Multiple Sclerosis - Intrusion Named
Jun 25 '02 (Updated Jun 27 '02)
The Bottom Line What tomorrow brings is uncertain for all. My uncertainty has a name. It is Multiple Sclerosis.
Intrusion Premier
Part One
A Whisper of ‘Multiple Sclerosis’
During life we experience medical symptoms, sometimes these provide clues for a defined diagnosis, at other times only subtle clues toward the cause of ailment is evident. Unfortunately the later was my fate during late spring of 1997. Plagued with sinusitis, allergies, and various other minor medical issues, I had become sensitized to the reoccurring doctor visits. Occasionally the symptoms varied, but generally the culprit was traced to sinusitis. This latest bout of illness confused me. Symptoms included fatigue, tingling in the arms, mild weakness in the legs, occasional blurred vision, slightly impaired balance at moments, and other minor annoyances.
I scheduled what I expected to be a typical doctor check-up, expecting to receive a round of antibiotics and possibly a decongestant. But, this visit turned out to be far from typical. As the physician sat slightly skewed on his stool, raised an eyebrow, and took a casual deep breath, I knew something was amiss. I held great respect for our physician. We knew his family, and previously we had attended the same church. All of this helped me know that he wasn’t going to deliver the ‘normal’ speech.
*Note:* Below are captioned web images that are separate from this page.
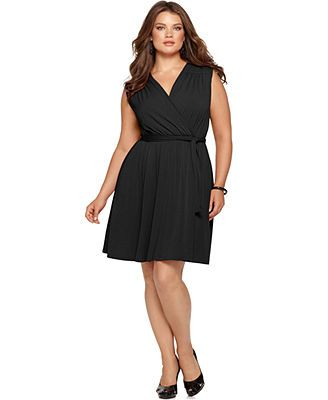 NY Collection Plus Size Sleeveless Faux-Wrap Belted Dress. A classic black wrap dress can have a lot of different looks with your jewelry and accessories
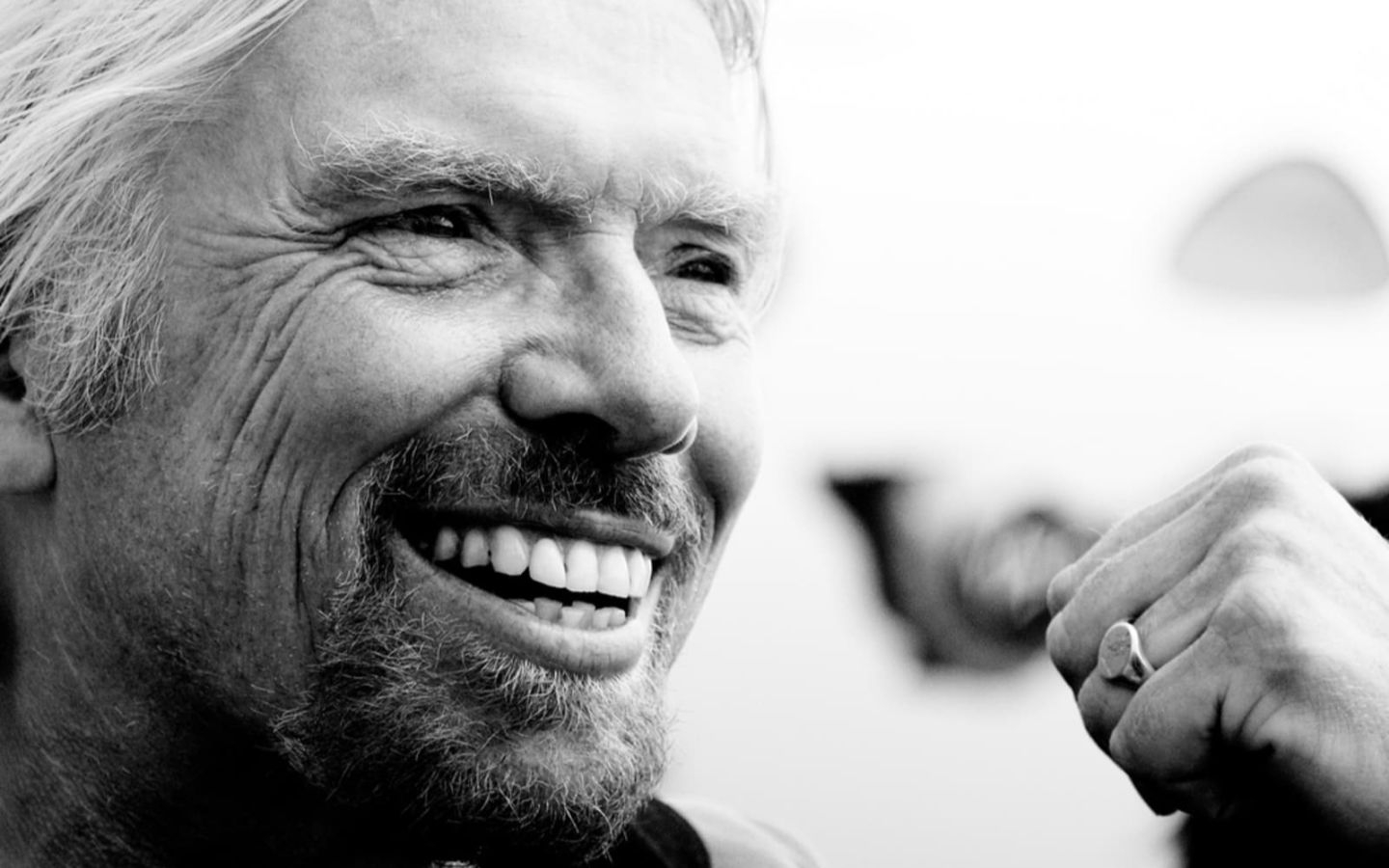Close up black and white photo of Richard Branson smiling with clenched fist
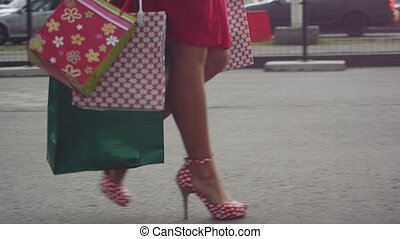 Shopaholic woman in beautiful dress holding many shopping...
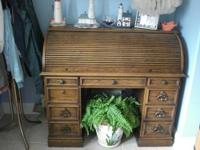 A lovely solid wood roll top desk made in the early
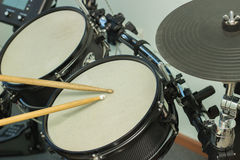 Wooden sticks beat the drums. Two wooden sticks beaten on drums gray Stock Images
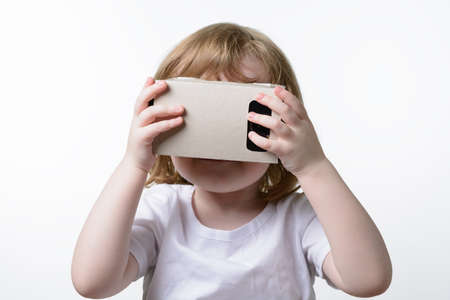 simulations: A child playing a virtual reality glasses Google Cardboard Stock Photo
Instead of the antibiotic prescription, he delivered referrals for an array of blood tests, a MRI, and visits to a Neurologist. He informed me not to be overly concerned. But *yes that wonderful sigh and stall* there was reason to suspect MS – Multiple Sclerosis. To be proactive he wanted in-depth examination. Talk about a blow! Not his wording, but the realization that my life could be changed with this mere whisper of chronic illness.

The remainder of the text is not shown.